Lawyers for three Texas voters asserted Cheney didn't meet either state or federal legal
definitions of an "inhabitant" of Wyoming. They cited his homestead exemption claim on his
$1.6 million suburban Dallas home, his auto registrations and income tax return addresses as
evidence that he still lived in Texas.

Cheney, who owns residential property in both Wyoming and Virginia, put the Dallas-area home
on the market after the suit was filed. His spokeswoman said he had always planned to sell it
after the election.

Lawyers for Bush and Cheney said in court documents this week the suit should be dismissed on
three points:

• The plaintiffs don't have standing to sue because they can't prove they would be personally
injured if the 12th Amendment were violated.
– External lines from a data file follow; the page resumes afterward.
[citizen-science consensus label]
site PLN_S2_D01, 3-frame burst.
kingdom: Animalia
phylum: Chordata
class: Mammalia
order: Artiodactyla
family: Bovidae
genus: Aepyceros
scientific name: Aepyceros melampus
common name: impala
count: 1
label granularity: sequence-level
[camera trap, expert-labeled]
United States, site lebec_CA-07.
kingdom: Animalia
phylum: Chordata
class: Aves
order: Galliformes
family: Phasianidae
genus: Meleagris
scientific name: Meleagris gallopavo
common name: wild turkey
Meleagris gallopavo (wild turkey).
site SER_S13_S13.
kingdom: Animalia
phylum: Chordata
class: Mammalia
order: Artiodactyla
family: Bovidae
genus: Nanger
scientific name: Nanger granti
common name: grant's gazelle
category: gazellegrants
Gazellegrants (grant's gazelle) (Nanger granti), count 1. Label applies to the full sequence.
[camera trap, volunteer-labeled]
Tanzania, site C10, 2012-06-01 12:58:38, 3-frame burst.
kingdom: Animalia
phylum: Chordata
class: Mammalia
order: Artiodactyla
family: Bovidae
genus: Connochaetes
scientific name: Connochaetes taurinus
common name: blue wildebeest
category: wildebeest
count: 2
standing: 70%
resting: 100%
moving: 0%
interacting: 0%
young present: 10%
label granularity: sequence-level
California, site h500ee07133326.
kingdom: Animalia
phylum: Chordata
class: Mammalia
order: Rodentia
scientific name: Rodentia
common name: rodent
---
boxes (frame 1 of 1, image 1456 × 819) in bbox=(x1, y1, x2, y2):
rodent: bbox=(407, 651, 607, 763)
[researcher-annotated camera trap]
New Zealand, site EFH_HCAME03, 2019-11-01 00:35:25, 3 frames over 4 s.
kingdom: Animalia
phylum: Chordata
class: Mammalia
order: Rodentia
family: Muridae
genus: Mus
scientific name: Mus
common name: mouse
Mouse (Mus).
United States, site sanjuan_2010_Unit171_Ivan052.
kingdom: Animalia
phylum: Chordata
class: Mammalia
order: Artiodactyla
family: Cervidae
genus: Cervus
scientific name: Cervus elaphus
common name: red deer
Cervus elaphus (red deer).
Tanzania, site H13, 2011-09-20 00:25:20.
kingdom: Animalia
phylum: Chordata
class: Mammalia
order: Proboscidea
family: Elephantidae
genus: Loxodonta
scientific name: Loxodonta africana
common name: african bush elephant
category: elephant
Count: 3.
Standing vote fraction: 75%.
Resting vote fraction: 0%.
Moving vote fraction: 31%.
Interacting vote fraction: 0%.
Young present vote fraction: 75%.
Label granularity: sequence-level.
• The suit improperly involves the court in a "political question" -- the validity of electoral votes
-- which the 12th Amendment delegates only to Congress.

• A person can change his domicile "instantaneously," according to legal precedent, and "the
motive prompting him is immaterial."

Sanford Levinson, a constitutional law professor at the University of Texas, is a co-counsel on
the voters' suit. He said the residency issue hasn't been tested in connection with a presidential
election, but comes up constantly elsewhere -- especially where money is involved.

"The irony is that people shrug off these kinds of issues with regard to the presidency," Levinson
said, "but they certainly wouldn't shrug them off in estate or divorce cases."

The plaintiffs have asked the court to certify several "urgent" questions to the 5th Circuit Court of
Appeals in New Orleans and to the U.S. Supreme Court. They include whether a candidate
must be an inhabitant of a given state on the date of the election, the date the Electoral
College meets, or earlier; whether electors can vote for one candidate only, or are barred from
voting for both; and what happens if the one they don't vote for doesn't have enough votes to
take office.

That would throw the election into the Senate, Levinson said, and probably result in favorable
votes for both candidates.

"The Electoral College is kind of a constitutional stupidity, but it still controls the election," said
Levinson, who co-edited Constitutional Stupidities, Constitutional Tragedies.

"The fact that it doesn't make much sense anymore doesn't mean we don't have to live with it."